## About this task
The required result is each line of the entries below containing the string "United".

## Source data

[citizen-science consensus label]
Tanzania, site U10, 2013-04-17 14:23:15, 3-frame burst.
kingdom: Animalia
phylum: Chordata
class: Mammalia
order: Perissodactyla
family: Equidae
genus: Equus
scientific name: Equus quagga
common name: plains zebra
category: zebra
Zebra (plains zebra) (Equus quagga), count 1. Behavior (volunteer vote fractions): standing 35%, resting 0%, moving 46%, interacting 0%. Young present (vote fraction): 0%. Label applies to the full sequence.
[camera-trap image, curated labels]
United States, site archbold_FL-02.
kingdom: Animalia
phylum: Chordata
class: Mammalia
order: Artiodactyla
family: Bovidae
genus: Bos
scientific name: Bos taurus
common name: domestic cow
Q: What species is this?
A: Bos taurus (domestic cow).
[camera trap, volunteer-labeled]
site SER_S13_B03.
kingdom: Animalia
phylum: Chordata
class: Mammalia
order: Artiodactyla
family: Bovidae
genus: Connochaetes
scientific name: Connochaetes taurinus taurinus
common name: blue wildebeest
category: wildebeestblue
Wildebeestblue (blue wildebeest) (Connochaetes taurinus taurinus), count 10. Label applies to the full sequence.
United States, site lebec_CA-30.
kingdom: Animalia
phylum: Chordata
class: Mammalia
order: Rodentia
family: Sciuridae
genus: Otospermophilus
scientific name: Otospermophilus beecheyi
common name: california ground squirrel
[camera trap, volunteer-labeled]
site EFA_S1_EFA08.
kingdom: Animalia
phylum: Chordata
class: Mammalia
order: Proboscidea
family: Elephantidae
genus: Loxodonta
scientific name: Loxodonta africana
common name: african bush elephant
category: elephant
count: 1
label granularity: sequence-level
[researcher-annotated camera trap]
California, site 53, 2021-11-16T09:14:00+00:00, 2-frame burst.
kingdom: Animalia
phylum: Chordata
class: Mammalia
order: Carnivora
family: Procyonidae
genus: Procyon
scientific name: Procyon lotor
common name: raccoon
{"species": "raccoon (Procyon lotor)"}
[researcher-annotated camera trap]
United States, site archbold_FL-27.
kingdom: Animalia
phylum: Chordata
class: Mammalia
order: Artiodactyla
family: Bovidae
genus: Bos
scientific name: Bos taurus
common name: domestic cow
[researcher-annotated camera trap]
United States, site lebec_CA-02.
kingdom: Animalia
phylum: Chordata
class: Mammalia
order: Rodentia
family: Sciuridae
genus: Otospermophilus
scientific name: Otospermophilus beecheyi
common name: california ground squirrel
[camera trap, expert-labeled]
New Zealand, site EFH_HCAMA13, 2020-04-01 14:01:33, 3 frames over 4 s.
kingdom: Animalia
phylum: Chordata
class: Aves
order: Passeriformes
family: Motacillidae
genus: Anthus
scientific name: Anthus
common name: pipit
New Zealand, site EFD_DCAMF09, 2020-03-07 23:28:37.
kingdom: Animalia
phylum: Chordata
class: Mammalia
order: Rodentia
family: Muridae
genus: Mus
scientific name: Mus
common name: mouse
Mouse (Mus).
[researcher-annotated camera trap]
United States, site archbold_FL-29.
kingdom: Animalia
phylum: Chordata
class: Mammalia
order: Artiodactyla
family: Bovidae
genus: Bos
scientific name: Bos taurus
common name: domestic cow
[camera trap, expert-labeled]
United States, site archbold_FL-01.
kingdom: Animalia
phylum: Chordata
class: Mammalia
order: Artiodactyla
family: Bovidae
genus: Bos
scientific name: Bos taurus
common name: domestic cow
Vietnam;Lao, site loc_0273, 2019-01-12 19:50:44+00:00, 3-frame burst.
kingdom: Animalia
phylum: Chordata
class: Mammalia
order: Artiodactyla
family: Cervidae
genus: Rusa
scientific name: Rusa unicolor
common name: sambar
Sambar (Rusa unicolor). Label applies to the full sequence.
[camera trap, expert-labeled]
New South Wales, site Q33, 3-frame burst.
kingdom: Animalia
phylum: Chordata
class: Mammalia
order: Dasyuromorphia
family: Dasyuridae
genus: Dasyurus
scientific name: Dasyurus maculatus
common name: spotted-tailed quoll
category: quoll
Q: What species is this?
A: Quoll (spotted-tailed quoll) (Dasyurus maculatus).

## Worked solution
United States, site archbold_FL-02.
United States, site lebec_CA-30.
United States, site archbold_FL-27.
United States, site lebec_CA-02.
United States, site archbold_FL-29.
United States, site archbold_FL-01.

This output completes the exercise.